De son côté, l'avocat du principal accusé, Me Thibault de Montbrial, a accueilli le verdict comme un "immense soulagement" pour le policier. "Pour la première fois aux yeux de la France entière, il est établi le fait, comme il le dit depuis le premier jour, qu'il n'est pas un criminel", s'est-il réjoui. A la sortie de la cour d'assises, de nombreux militants ont dénoncé "des mascarades". "À quand du ferme pour la police ?", ont-ils scandé avec colère, tenant en main des affiches montrant les visages de personnes décédées à la suite d'interventions policières.
"Le message envoyé à la police, c'est 'vous pouvez mutiler, tuer, vous aurez du sursis'", a tancé Amal Bentounsi, fondatrice du collectif "Urgence la police assassine". "L'infirmité permanente n'est pas reconnue", a regretté la cheffe des députés LFI Mathilde Panot, présente au tribunal judiciaire de Bobigny. "La colère est grande face au deux poids deux mesures", a-t-elle lancé, en comparant ces peines de prison avec sursis aux condamnations à de la prison ferme infligées pour des jets de canette lors des émeutes de juin.

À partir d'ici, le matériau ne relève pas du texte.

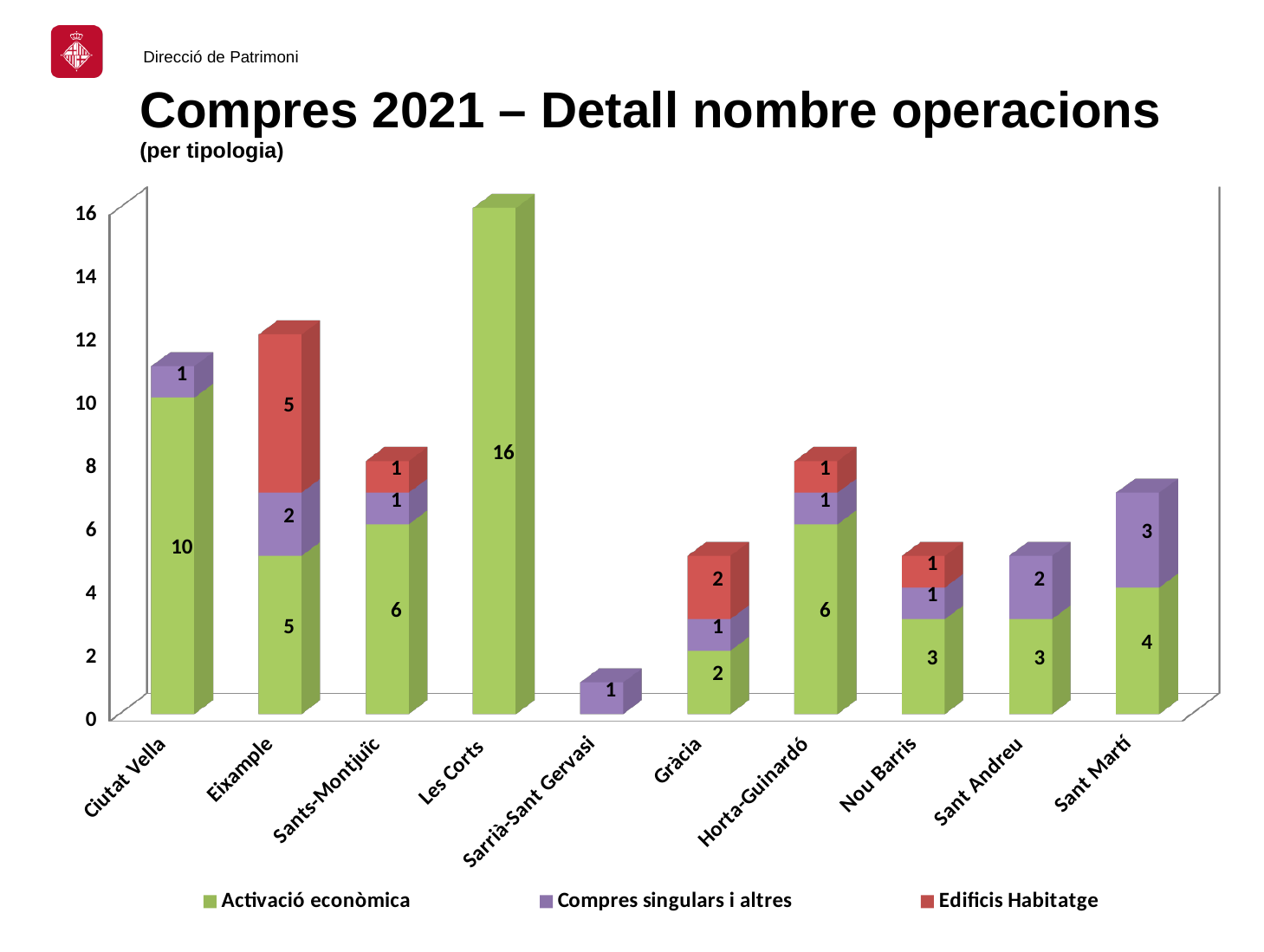
What is the difference between the Activació econòmica values for Les Corts and Ciutat Vella? 6 What is the Activació econòmica value for Les Corts? 16 Which district has the highest Activació econòmica value? Les Corts How many districts are shown on the x axis? 10 How many series does the legend list? 3 Which district has the lowest total stacked bar? Sarrià-Sant Gervasi What is the Activació econòmica value for Ciutat Vella? 10 What is the total of the stacked bar for Eixample? 12 What is the Compres singulars i altres value for Sant Martí? 3 Which is larger, the Activació econòmica value for Sants-Montjuïc or for Sant Martí? Sants-Montjuïc What is the Edificis Habitatge value for Eixample? 5 What is the total of the stacked bar for Gràcia? 5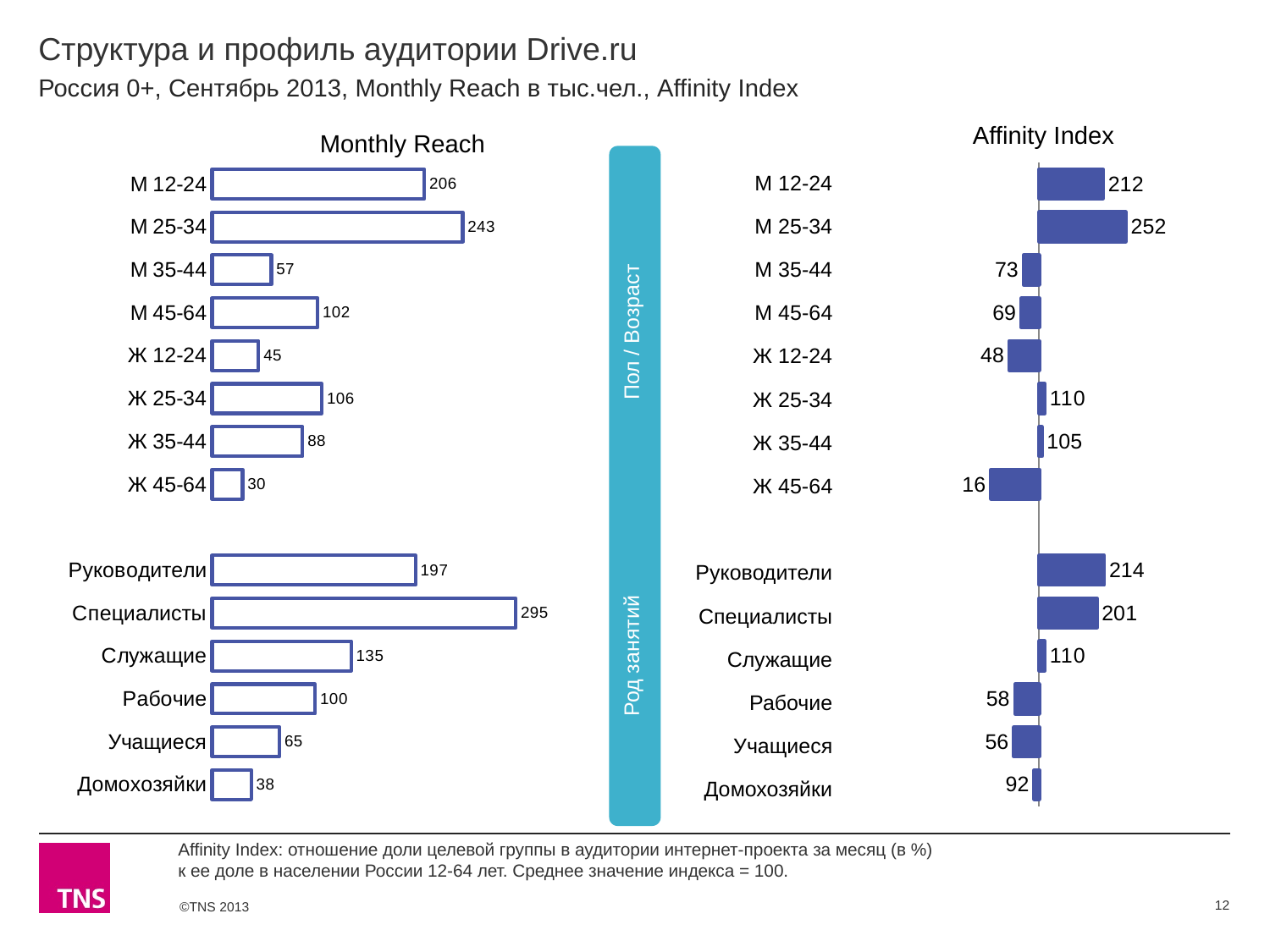
In the Affinity Index chart, which is larger: М 12-24 or Руководители? Руководители In the Monthly Reach chart, what is the value for М 25-34? 243 In the Monthly Reach chart, what is the difference between Руководители and Служащие? 62 In the Monthly Reach chart, what is the value for Домохозяйки? 38 In the Monthly Reach chart, which category has the highest value? Специалисты In the Affinity Index chart, what is the value for Ж 45-64? 16 What kind of chart is the Monthly Reach chart? Bar chart In the Affinity Index chart, which category has the lowest value? Ж 45-64 In the Affinity Index chart, what is the difference between М 25-34 and М 35-44? 179 In the Monthly Reach chart, which is larger: Ж 25-34 or М 45-64? Ж 25-34 What are the two group labels shown on the vertical band between the charts? Пол / Возраст and Род занятий How many categories are plotted in the Affinity Index chart? 14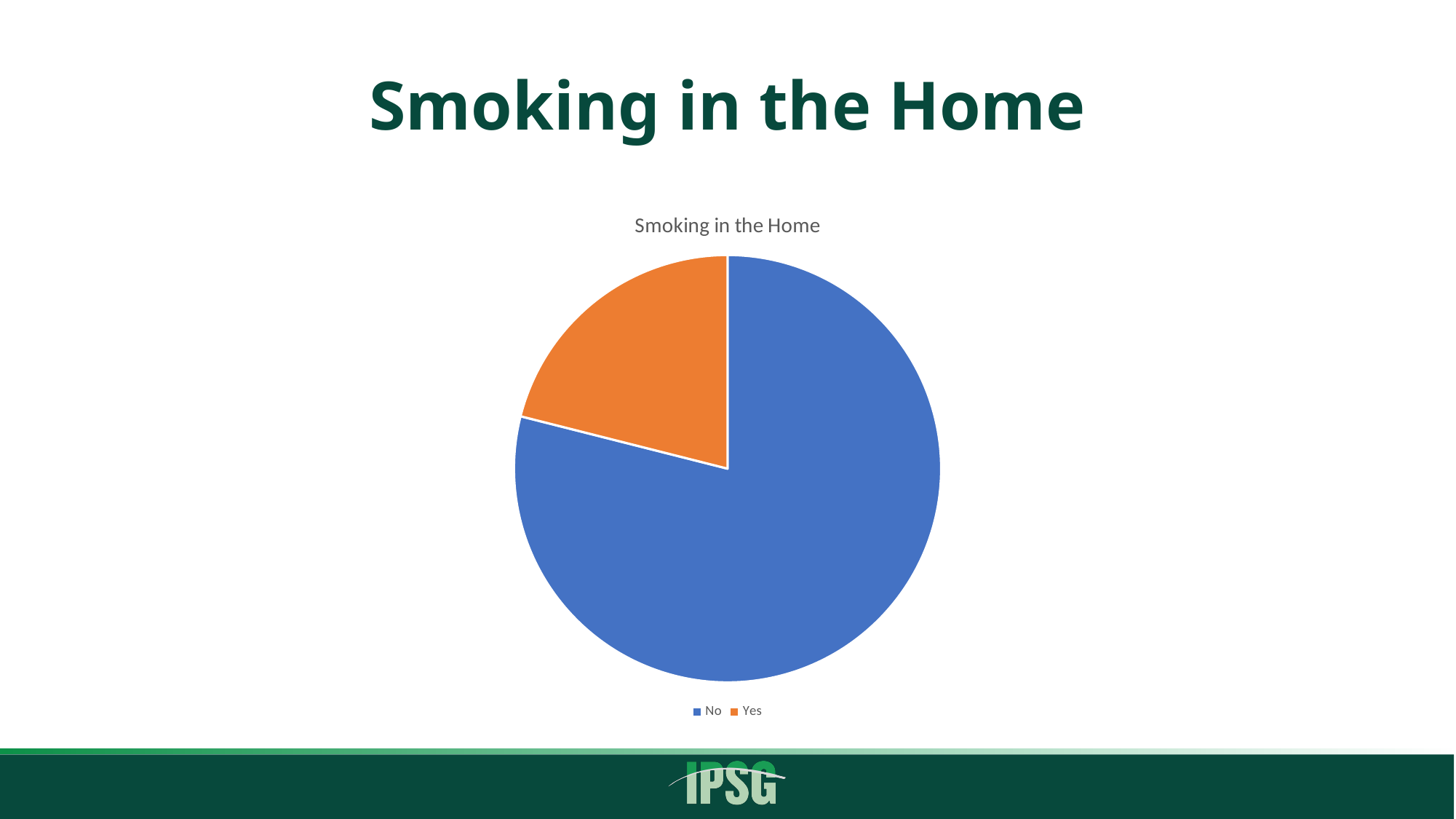
Does the 'No' slice take up more or less than half of the pie? more Which category has the largest slice of the pie? No Which category has the smallest slice of the pie? Yes How many entries does the legend list? 2 Which colour represents the 'Yes' category in the pie chart? orange Does the 'Yes' slice take up more or less than half of the pie? less What is the title of the chart? Smoking in the Home How many slices does the pie chart have? 2 What kind of chart is shown on the slide? pie chart Which slice is larger, No or Yes? No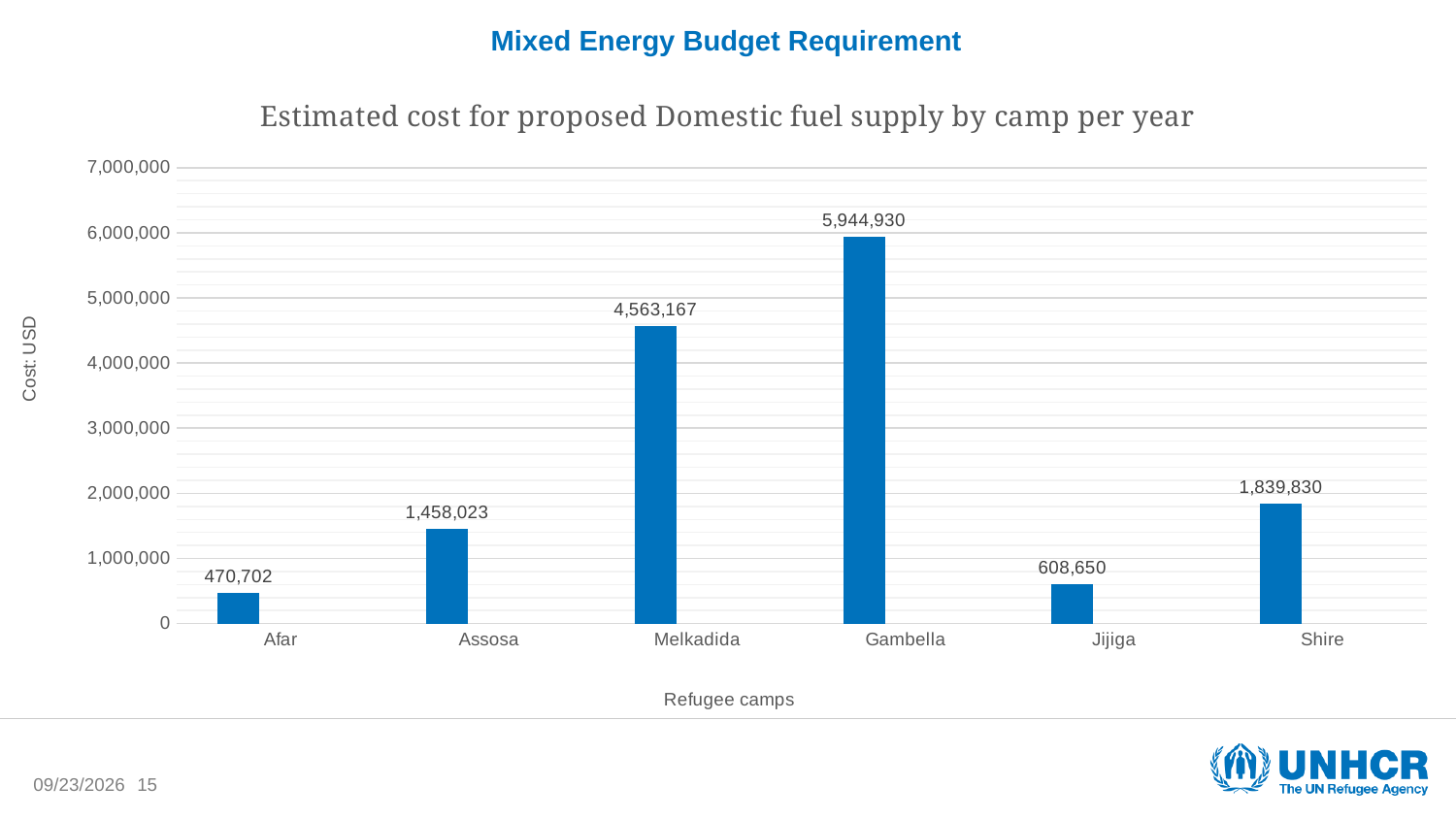
What is the difference between the estimated costs for Shire and Assosa? 381,807 Which refugee camp has the highest estimated cost? Gambella What is the estimated cost for Assosa? 1,458,023 What is the difference between the estimated costs for Gambella and Melkadida? 1,381,763 What is the estimated cost for Gambella? 5,944,930 Which has a higher estimated cost, Shire or Assosa? Shire What kind of chart is shown on the slide? Bar chart Which refugee camp has the lowest estimated cost? Afar How many refugee camps are shown on the chart? 6 What is the estimated cost for Jijiga? 608,650 Is the value for Melkadida greater or less than 4,000,000? greater What is the label of the vertical axis? Cost: USD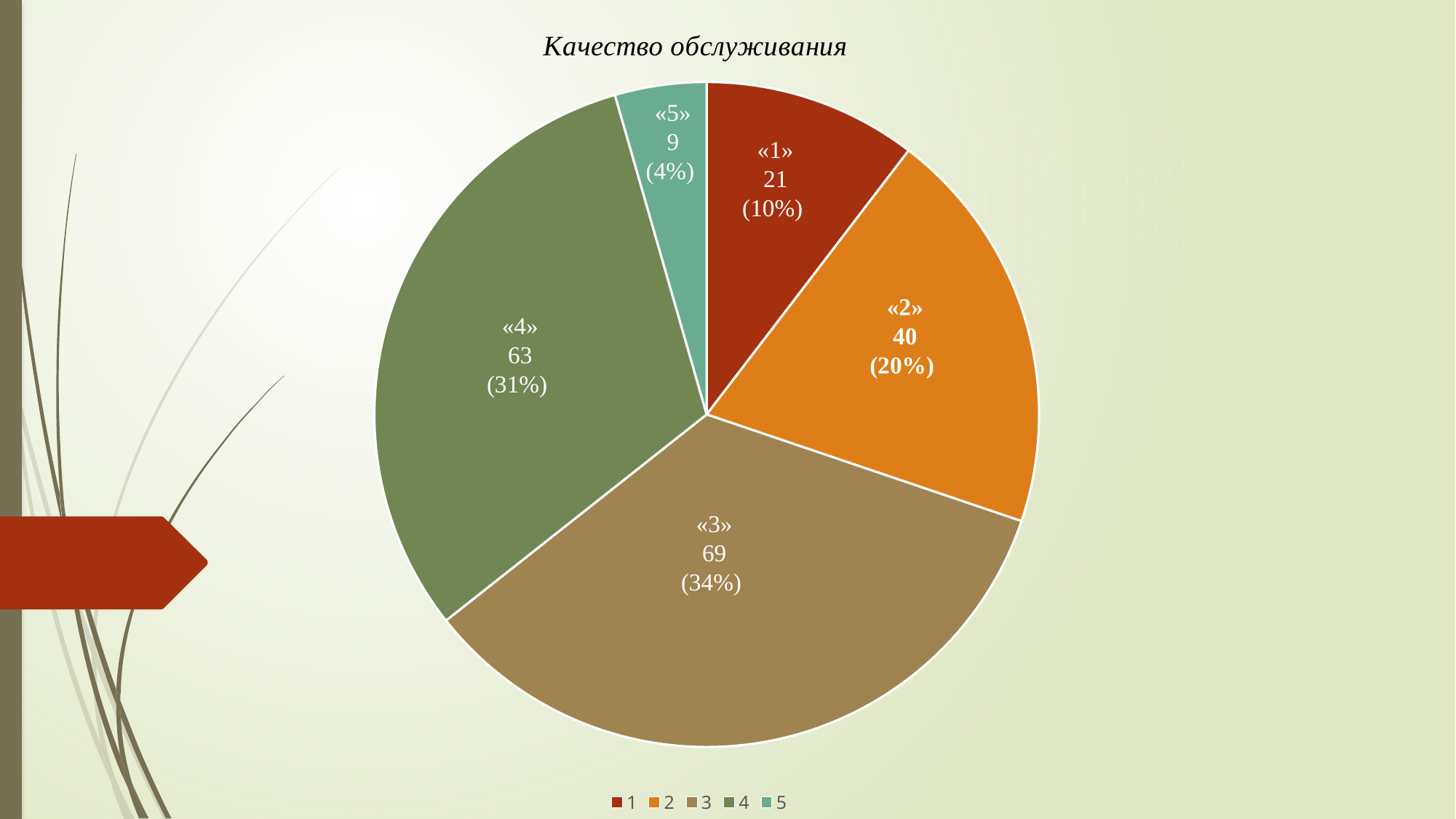
What is the difference between the values for «3» and «4»? 6 What is the difference between the values for «2» and «1»? 19 What is the title of the chart? Качество обслуживания What percentage share does category «4» have? 31% Which category has the smallest slice? «5» Which is larger, the value for «1» or the value for «2»? «2» Which category has the largest slice? «3» How many categories does the pie chart show? 5 What kind of chart is shown on the slide? pie chart What is the value for category «3»? 69 What is the value for category «5»? 9 What percentage share does category «2» have? 20%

Les trois agents ont été mutés dans leurs régions d'origine
Malgré deux opérations chirurgicales, Théo Luhaka souffre d'incontinence et garde des séquelles irréversibles, selon les experts médicaux. Il avait confié s'être "senti violé" au cours du procès qui a duré deux semaines. Le fonctionnaire de police avait exprimé sa "compassion" après avoir provoqué la grave blessure, mais a estimé son "coup légitime", "enseigné à l'école". Une enquête administrative de l'Inspection générale de la police nationale (IGPN) avait conclu à "un usage disproportionné de la force" lors de l'interpellation. Les trois agents ont été mutés dans leurs régions d'origine.
Presque sept ans après cette "affaire Théo" au retentissement national, le débat sur le maintien de l'ordre et l'usage de la force n'a cessé de ressurgir avec notamment la mort de Nahel, tué lors d'un contrôle routier par un tir de police en juin.